白骨人像是被一枚炮彈擊中,重重砸落,在它胸口上踩著的,赫然是周行的右腳。
白骨人揮起雙手的骨刀,交叉前推,向周行的右腿絞殺。
周行輕飄飄地邁出左腳,這一腳便將白骨人左右手上的骨刀同時踩下,白骨人掙扎不得。
站在白骨人身上,像是踩著一個滑雪用的骨質滑板,周行屈膝,手指殘忍地伸向白骨人的眼眶,那裡面的火苗像是等待發掘的獎券,周行伸手一摳,火苗竟被他摳了出來。
周珵終於緊張,「星星快放下,燙手嗎?」
周行甩了甩手,那火苗漸漸熄滅了,露出其燃燒的核心,竟然是一個小小的玉符。
嘩啦啦,白骨人瞬間散架。
周行站在了一堆白骨當中,呆呆地捏著手裡花生豆大小的玉符,眼裡漸漸浮現委屈,「大哥,怎麼辦,它壞掉了。」
「沒關係,大哥沒覺得它可愛。」周珵走上前去,把弟弟從一堆骨頭當中解放出來,接過小玉符,遞給耿全亮,讓他看看這到底是什麼東西。
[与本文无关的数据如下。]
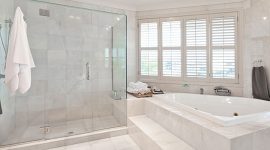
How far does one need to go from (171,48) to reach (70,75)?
2.15 meters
耿全亮接過來仔細端詳,「頭一次見,我得拿回去分析了才知道。」
「耿隊長,你作為調查所的中層,頭一次見的東西有點多吧?」周成意味深長地道。
耿全亮聞言,瞬間面黑如鍋底。
孫原這麼說他,現在周珵又刻意戳他的痛處——孫原!
耿全亮忽然想起,趕緊先去查看孫原的狀況,可惜經過這半天工夫,人都已經涼透了。
耿全亮無可奈何,揮手叫來王俊傑等人給收拾屍體。
「咦,這是什麼?」
孫原的屍體被移開後,耿全亮發現地面的血跡當中有個奇怪的圖案,他換了個站位,發現那是兩個潦草的血字。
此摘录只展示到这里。